Да, по отношению к большинству... А как по отношению к самому Яше? И ко врем его друзьям разного происхождения? По отношению к общему нашему ощущению счастья, над подобной бедой? Да, в этом не было уголовного преступления, мстить за это — особенно смертью — могли только ублюдки. Но грех — был. Да, он отнюдь не был специфически еврейским, он относился к большинству советской учащейся (и не только учащейся) молодежи, но он — был. И дело было не в тех, кто «мстил» (кому ни попадя, поскольку дозволили, как Кудрицкий), а в тех, кто вопрошал.
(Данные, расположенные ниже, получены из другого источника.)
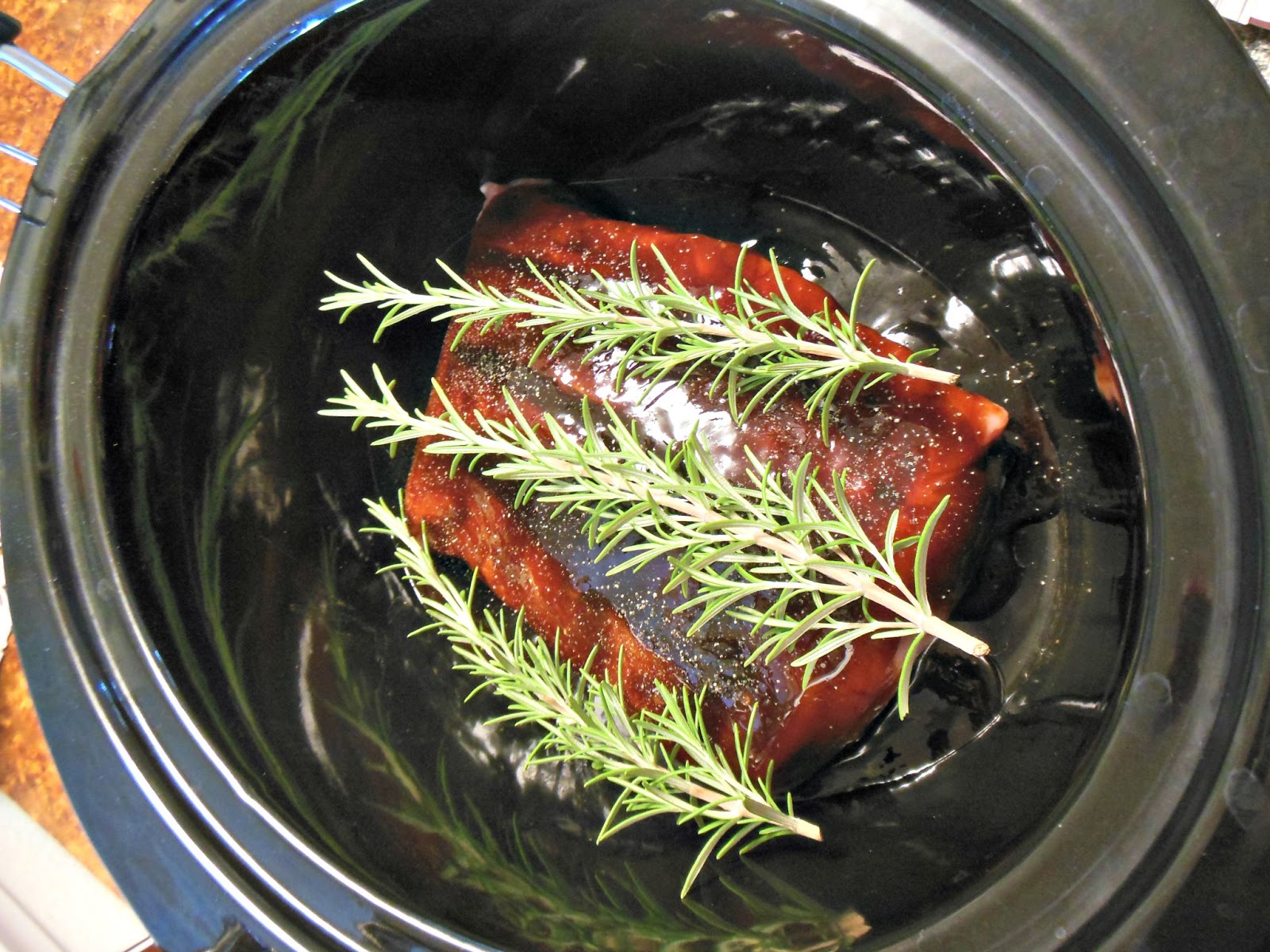 Asian Pork Roast, a slow cooker recipe Our Sunday Cafe, the Retirement Edition!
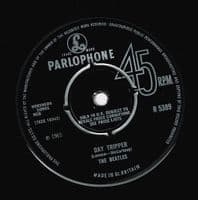 THE BEATLES We Can Work It Out Vinyl Record 7 Inch Parlophone 1965.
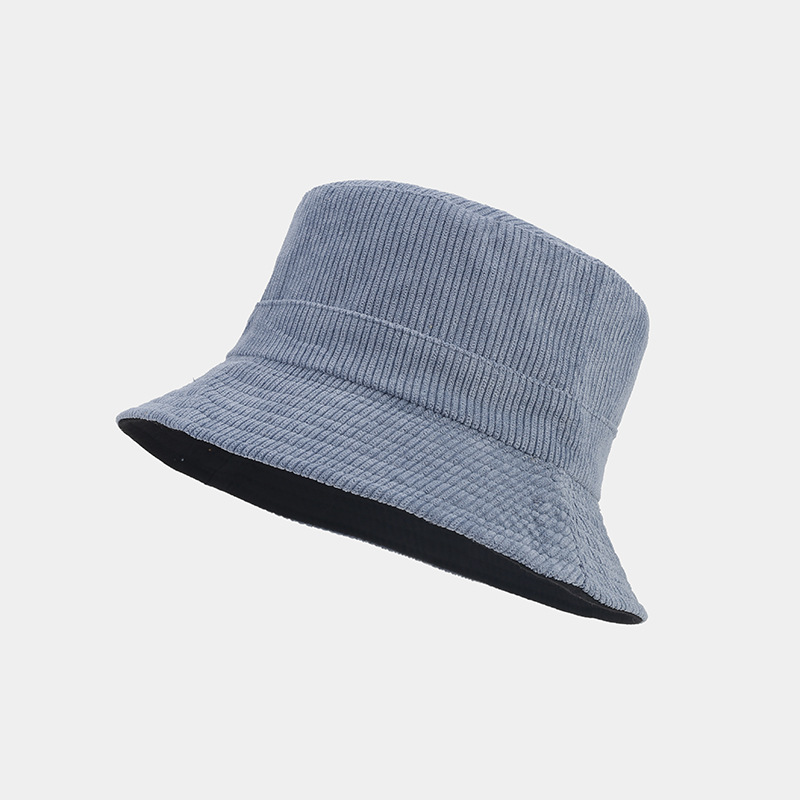 Women's Lady Simple Style Solid Color Big Eaves Bucket Hat display picture 3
Конечно, можно было по старинке обзывать в душе всех этих людей мещанами и как-то внутренне держаться, дожидаясь, когда придут наши. Но в винницком парке открывалась кровавая яма с месивом тел — в ней «наш» НКВД тайно хоронил своих расстрелянных. Люди узнавали своих родных, близких. Почему-то руки убитых были связаны, а губы сшиты колючей проволокой... От этого и сегодня тошно, а тогда? Тем более если принять во внимание фон, на котором все это открывалось,— на каждую такую яму у гитлеровской пропаганды немедленно находился свой виновный в ней «комиссар Хаим Рабинович». Имя «комиссара» варьировалось, но особой выдумкой себя эта пропаганда не утруждала — лишь бы не выходило за пределы примитивной экзотики еврейского анекдота. Серьезной критики эти сообщения, конечно, не выдерживали. Тогда не было комиссаров, отходила в прошлое экзотичность имен у функционеров. Кроме того, количество евреев среди руководящих энкаведистов (как и вообще среди функционеров) после 1937 года быстро сокращалось, и, конечно, отнюдь не все расстрельщики были евреями. И уж тем более не все евреи расстрельщиками. И в любом случае Яша не нес ответственности за эти ямы. Но при виде расстрельных ям логика умолкала. Да и кто его знает, кто нес за них ответственность? Может, и впрямь названные немцами комиссары? Было от чего голове пойти кругом. «Как же так? — могли его спросить самые доброжелательные люди, понимавшие, что смешно его винить в этих преступлениях. — Вы же считали эту власть своей. За нее воюют ваши друзья».
А в газетах шел поток страшных воспоминаний — тех, кого пытали, добиваясь фантастических самооговоров, кого выгоняли на мороз из собственных домов, у кого на глазах умирали от голода их дети, мужья, родители. Иногда эти воспоминания подавались в новом, гитлеровском духе, чаще они бывали просты и бесхитростны. Но рассказывали и те и другие правду. А Яша по природе был художником, он умел отличать правду от лжи. Да ведь он и раньше кое-что из этого (не все, конечно) знал, просто, как все мы, прощал, исходя из того, что революции не делаются в белых перчатках. Он просто впервые осознал, что такое эта грязь, на которую он якобы соглашался и которой так противопоказаны белые перчатки. Но он не знал, что и эти перчатки, и презрение к ним, и сама революция как высшая ценность бытия — все эти вещи не открыты им, а ему внушены. Как и большинству других, В том числе и тем, кто сейчас готов был валить это все на него. Это последнее могло и должно было вызывать презрение (если он не был совершенно раздавлен ситуацией). Но вопрос «как же так?» все равно не мог не приходить ему в голову.